> **ACTION ITEM**
For each line below, return an exact copy.

> **INFORMATION SUPPLIED**
-=-=-
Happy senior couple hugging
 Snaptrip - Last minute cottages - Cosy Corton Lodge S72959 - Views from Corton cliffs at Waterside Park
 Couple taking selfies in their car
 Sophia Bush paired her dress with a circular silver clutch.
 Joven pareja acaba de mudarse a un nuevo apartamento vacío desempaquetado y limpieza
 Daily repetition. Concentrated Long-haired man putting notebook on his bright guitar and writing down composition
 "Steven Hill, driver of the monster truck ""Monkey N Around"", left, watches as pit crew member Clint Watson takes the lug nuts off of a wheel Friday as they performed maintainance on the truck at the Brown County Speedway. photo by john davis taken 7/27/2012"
-=-=-
> **EXERCISE ANSWER**
Happy senior couple hugging
 Snaptrip - Last minute cottages - Cosy Corton Lodge S72959 - Views from Corton cliffs at Waterside Park
 Couple taking selfies in their car
 Sophia Bush paired her dress with a circular silver clutch.
 Joven pareja acaba de mudarse a un nuevo apartamento vacío desempaquetado y limpieza
 Daily repetition. Concentrated Long-haired man putting notebook on his bright guitar and writing down composition
 "Steven Hill, driver of the monster truck ""Monkey N Around"", left, watches as pit crew member Clint Watson takes the lug nuts off of a wheel Friday as they performed maintainance on the truck at the Brown County Speedway. photo by john davis taken 7/27/2012"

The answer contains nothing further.